The operators replied that granting these demands would drive some of them into bankruptcy, and negotiations dragged on without practical result, except to postpone a strike that now seemed inevitable.

And yet, looking back, one has the distinct impression that it was not.

One of the operators remarked after the conference that he “did not know but what it was the best thing to do—to make a contract with Mr. Mitchell’s organization”; Mitchell, he said, had impressed him “with being a very fair and conservative man.” Another said: “I am not prepared to go that far, but I will say this: that I have changed my mind on several points. This man Mitchell is quite a man. I am beginning to like him.”

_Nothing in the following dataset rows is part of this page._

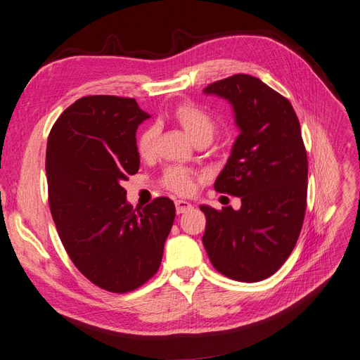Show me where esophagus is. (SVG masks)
Instances as JSON below:
<instances>
[{
	"label": "esophagus",
	"mask_w": 360,
	"mask_h": 360,
	"mask_svg": "<svg viewBox=\"0 0 360 360\" xmlns=\"http://www.w3.org/2000/svg\"><path fill=\"white\" fill-rule=\"evenodd\" d=\"M192 208H193V205L191 202H188V200H183V199L176 200V211H177V214H183V212L189 211Z\"/></svg>",
	"instance_id": "obj_1"
}]
</instances>
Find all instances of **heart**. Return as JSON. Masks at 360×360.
<instances>
[{"label":"heart","mask_w":360,"mask_h":360,"mask_svg":"<svg viewBox=\"0 0 360 360\" xmlns=\"http://www.w3.org/2000/svg\"><path fill=\"white\" fill-rule=\"evenodd\" d=\"M172 117H174V120L181 125V128L186 131V134L192 139V141H211L215 131V121L202 108H199L193 103H180L176 106L174 110H172ZM156 137V127H149L140 134L137 141V150L141 156H149L153 153ZM195 181L196 177L193 172L180 167H172L167 169L164 176V184L169 191L179 195L192 193L195 189Z\"/></svg>","instance_id":"heart-1"}]
</instances>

Nevertheless, because those on each side of the table were what they were, a strike became a certainty. Behind the intransigence of the rank-and-file miner was not his immediate condition (though by modern standards that was bad enough) but the long, hard past, with its crippled and dead, its endless grubbing to make ends meet, the years of dreary living in dreary company houses with the debts piling up at the “pluck-me” company store. The miners held the firm opinion, based upon hard experience, that whatever concessions the operators had ever granted had had to be wrung out of them. The only wringer the miners knew was the strike. Behind the obstinacy of the operators, on the other hand, lay a longing for the freewheeling past, when they could run their businesses as they pleased.

And so, on May 12, 1902, 147,000 miners walked off the job. The great anthracite strike was on.

As the days of idleness mounted into weeks and the weeks into months, the strike laid a heavy burden on the miners and their families. What savings they had were soon used up. And yet children had to be fed, and household expenses, pared to the minimum, could be pared no further. Nerves frayed, tempers flared easily, and crowds of idle men turned suddenly ugly.

Some miners, uncommitted to the union or simply driven by need, returned to work, and these soon became prime targets for the strikers. Wherever they went they—and their wives and children—were taunted by cries of “Scab!” Some were even set upon by mobs, and a few were killed. One man awoke in the middle of the night to find his house on fire; outside was an angry mob calling for him to be shot. He barely escaped with his life.